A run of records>
'''

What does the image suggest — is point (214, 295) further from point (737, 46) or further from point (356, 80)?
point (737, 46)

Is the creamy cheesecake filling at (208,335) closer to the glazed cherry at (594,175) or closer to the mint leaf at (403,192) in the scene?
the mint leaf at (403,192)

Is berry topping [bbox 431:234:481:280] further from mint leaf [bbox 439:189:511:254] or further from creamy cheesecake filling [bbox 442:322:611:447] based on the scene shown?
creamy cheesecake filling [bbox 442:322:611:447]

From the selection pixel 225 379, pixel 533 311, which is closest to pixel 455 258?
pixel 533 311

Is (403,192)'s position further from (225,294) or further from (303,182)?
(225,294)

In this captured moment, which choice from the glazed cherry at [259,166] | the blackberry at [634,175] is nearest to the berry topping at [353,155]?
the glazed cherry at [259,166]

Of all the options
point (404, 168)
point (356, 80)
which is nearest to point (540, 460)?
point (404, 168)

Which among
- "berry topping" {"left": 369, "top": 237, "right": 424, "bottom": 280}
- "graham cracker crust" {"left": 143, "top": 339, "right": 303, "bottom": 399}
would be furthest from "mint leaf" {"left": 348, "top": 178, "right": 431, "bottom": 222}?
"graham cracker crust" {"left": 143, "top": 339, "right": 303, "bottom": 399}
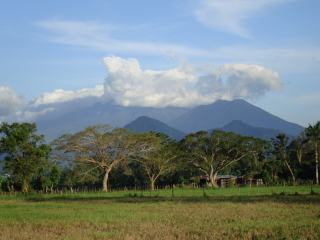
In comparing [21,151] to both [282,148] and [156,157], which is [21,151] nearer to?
[156,157]

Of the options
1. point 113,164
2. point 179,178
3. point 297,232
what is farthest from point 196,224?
point 179,178

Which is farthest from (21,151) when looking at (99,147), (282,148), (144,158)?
(282,148)

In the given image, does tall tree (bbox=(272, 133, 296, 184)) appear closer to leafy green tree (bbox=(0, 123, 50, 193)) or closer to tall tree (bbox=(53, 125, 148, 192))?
tall tree (bbox=(53, 125, 148, 192))

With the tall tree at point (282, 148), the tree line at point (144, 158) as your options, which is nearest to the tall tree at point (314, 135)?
the tree line at point (144, 158)

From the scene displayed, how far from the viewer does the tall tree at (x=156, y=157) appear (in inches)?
2921

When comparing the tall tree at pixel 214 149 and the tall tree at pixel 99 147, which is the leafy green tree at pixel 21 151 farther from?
the tall tree at pixel 214 149

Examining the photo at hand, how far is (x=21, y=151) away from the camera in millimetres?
65312

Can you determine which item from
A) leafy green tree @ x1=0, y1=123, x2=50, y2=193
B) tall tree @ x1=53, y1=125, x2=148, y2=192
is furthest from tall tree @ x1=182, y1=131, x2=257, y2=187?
leafy green tree @ x1=0, y1=123, x2=50, y2=193

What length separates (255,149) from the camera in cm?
8200

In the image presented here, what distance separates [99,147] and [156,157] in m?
9.36

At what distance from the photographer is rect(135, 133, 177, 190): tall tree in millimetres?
74188

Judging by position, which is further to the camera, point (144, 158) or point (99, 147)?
point (144, 158)

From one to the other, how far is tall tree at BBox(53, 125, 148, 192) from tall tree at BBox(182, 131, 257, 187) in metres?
10.5

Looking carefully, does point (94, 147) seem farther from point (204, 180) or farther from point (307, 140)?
point (307, 140)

'''

PROBLEM REQUIREMENTS>
Could you reproduce all of the material above word for word, leaving out the pictures?

RESPONSE>
What does the image suggest — is point (214, 295) further from point (737, 46) or further from point (356, 80)?
point (737, 46)

Is the creamy cheesecake filling at (208,335) closer to the glazed cherry at (594,175) or closer to the mint leaf at (403,192) in the scene?
the mint leaf at (403,192)

Is berry topping [bbox 431:234:481:280] further from mint leaf [bbox 439:189:511:254] or further from creamy cheesecake filling [bbox 442:322:611:447] based on the scene shown?
creamy cheesecake filling [bbox 442:322:611:447]

From the selection pixel 225 379, pixel 533 311, which is closest to pixel 455 258?
pixel 533 311

Is (403,192)'s position further from (225,294) or further from (303,182)?
(225,294)

In this captured moment, which choice from the glazed cherry at [259,166] | the blackberry at [634,175] is nearest to the berry topping at [353,155]?
the glazed cherry at [259,166]

Of all the options
point (404, 168)
point (356, 80)
which is nearest to point (540, 460)?
point (404, 168)

Which among
- "berry topping" {"left": 369, "top": 237, "right": 424, "bottom": 280}
- "graham cracker crust" {"left": 143, "top": 339, "right": 303, "bottom": 399}
would be furthest from "mint leaf" {"left": 348, "top": 178, "right": 431, "bottom": 222}?
"graham cracker crust" {"left": 143, "top": 339, "right": 303, "bottom": 399}
In comparing [21,151] to both [282,148] and [156,157], which is [21,151] nearer to?
[156,157]

Of the options
1. point 113,164
2. point 179,178
3. point 297,232
what is farthest from point 196,224?
point 179,178

Which is farthest from (21,151) when looking at (99,147), (282,148), (144,158)?
(282,148)

In the given image, does tall tree (bbox=(272, 133, 296, 184)) appear closer to leafy green tree (bbox=(0, 123, 50, 193)) or closer to tall tree (bbox=(53, 125, 148, 192))?
tall tree (bbox=(53, 125, 148, 192))

With the tall tree at point (282, 148), the tree line at point (144, 158) as your options, which is nearest to the tall tree at point (314, 135)?
the tree line at point (144, 158)

From the scene displayed, how far from the viewer does the tall tree at (x=156, y=157) appear (in inches)?
2921

When comparing the tall tree at pixel 214 149 and the tall tree at pixel 99 147, which is the leafy green tree at pixel 21 151 farther from?
the tall tree at pixel 214 149

Examining the photo at hand, how far is (x=21, y=151) away from the camera in millimetres?
65312

Can you determine which item from
A) leafy green tree @ x1=0, y1=123, x2=50, y2=193
B) tall tree @ x1=53, y1=125, x2=148, y2=192
is furthest from tall tree @ x1=182, y1=131, x2=257, y2=187?
leafy green tree @ x1=0, y1=123, x2=50, y2=193

What length separates (255,149) from the camera in cm?
8200

In the image presented here, what distance separates [99,147] and [156,157] in m?
9.36

At what distance from the photographer is rect(135, 133, 177, 190): tall tree in millimetres?
74188

Judging by position, which is further to the camera, point (144, 158) or point (99, 147)?
point (144, 158)

From one to the other, how far is tall tree at BBox(53, 125, 148, 192) from tall tree at BBox(182, 131, 257, 187) in metres?
10.5

Looking carefully, does point (94, 147) seem farther from point (204, 180) or farther from point (307, 140)?
point (307, 140)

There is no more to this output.